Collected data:

########################################

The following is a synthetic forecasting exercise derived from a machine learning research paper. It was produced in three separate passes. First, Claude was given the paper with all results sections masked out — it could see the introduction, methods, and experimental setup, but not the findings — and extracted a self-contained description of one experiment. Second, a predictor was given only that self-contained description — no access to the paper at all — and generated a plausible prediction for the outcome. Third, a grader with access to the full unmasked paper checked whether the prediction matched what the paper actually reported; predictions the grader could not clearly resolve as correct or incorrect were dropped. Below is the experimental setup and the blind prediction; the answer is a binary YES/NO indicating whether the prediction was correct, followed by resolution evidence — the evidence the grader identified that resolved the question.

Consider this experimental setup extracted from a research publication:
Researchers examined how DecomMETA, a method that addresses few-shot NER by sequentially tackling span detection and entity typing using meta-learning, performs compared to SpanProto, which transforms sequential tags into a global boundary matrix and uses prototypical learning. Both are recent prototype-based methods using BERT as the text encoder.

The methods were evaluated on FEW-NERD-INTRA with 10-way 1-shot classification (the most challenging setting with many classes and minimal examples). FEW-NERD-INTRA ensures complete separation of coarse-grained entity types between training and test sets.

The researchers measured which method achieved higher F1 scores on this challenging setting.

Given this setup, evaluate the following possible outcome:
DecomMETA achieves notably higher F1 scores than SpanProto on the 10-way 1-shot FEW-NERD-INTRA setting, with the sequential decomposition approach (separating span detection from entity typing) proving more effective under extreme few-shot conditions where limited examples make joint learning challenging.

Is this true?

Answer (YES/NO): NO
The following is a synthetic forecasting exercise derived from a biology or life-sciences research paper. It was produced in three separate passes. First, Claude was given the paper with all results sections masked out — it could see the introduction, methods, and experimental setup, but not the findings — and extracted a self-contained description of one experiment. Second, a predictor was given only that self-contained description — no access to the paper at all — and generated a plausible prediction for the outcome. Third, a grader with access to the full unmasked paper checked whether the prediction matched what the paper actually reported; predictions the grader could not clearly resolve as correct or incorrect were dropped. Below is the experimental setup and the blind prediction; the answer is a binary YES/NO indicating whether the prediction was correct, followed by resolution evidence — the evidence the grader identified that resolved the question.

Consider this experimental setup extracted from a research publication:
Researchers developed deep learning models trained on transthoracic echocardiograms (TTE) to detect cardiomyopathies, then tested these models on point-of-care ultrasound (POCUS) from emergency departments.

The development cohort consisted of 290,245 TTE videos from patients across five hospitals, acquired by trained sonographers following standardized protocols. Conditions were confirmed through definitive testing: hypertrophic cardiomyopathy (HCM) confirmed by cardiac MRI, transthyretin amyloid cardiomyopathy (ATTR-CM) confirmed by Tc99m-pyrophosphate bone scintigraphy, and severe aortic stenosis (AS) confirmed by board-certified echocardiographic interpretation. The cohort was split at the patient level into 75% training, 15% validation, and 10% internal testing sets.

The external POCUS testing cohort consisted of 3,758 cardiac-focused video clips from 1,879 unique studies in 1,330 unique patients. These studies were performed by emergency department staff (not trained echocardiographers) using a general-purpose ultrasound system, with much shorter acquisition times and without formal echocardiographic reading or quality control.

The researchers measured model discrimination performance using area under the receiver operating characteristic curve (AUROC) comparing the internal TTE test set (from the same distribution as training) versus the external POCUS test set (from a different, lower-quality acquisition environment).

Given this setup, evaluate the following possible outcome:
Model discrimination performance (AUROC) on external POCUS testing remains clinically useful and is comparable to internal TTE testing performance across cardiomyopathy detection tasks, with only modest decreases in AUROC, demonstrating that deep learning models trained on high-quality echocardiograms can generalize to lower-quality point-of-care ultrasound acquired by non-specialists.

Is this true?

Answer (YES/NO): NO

########################################

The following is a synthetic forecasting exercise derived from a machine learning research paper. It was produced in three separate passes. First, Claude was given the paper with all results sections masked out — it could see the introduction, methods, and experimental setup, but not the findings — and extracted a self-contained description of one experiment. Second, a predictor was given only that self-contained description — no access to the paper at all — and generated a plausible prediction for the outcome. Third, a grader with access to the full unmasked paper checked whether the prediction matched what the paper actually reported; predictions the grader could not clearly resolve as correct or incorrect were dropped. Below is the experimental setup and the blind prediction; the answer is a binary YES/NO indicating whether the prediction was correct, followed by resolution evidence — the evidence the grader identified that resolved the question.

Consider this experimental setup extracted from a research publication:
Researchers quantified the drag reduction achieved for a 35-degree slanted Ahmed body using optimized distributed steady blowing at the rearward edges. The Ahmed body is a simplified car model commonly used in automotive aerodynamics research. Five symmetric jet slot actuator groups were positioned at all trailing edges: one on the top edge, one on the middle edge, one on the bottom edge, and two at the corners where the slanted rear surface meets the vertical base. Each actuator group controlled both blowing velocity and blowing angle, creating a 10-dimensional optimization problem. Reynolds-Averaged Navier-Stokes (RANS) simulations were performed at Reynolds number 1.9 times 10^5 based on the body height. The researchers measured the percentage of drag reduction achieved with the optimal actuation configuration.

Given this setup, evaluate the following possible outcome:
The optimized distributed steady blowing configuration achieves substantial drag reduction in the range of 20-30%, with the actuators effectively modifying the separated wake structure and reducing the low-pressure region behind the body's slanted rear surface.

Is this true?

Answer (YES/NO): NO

########################################

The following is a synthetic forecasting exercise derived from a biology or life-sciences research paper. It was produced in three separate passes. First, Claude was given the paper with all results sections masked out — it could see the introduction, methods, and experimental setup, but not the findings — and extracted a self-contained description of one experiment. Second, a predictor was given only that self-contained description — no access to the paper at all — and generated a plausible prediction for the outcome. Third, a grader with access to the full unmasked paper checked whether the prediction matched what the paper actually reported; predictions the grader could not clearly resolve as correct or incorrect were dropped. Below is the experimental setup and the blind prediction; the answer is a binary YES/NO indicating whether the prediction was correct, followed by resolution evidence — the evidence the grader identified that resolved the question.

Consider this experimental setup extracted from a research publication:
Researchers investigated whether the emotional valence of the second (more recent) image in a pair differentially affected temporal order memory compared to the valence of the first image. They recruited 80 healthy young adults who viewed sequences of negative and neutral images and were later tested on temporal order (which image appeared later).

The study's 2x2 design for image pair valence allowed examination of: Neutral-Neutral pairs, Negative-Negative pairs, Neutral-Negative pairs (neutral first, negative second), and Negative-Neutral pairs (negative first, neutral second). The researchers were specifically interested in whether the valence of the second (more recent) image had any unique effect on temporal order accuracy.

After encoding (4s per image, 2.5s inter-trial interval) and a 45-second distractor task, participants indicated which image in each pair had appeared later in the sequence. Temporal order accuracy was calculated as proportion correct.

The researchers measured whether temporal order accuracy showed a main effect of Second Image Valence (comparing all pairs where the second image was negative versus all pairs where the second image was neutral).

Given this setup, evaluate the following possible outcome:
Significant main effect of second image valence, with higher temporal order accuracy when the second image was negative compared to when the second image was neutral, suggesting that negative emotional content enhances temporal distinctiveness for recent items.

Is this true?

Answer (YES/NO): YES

########################################

Brief >>
Set apart and copy each line of the records that holds the word "examples".

Output >>
The methods were evaluated on FEW-NERD-INTRA with 10-way 1-shot classification (the most challenging setting with many classes and minimal examples). FEW-NERD-INTRA ensures complete separation of coarse-grained entity types between training and test sets.
DecomMETA achieves notably higher F1 scores than SpanProto on the 10-way 1-shot FEW-NERD-INTRA setting, with the sequential decomposition approach (separating span detection from entity typing) proving more effective under extreme few-shot conditions where limited examples make joint learning challenging.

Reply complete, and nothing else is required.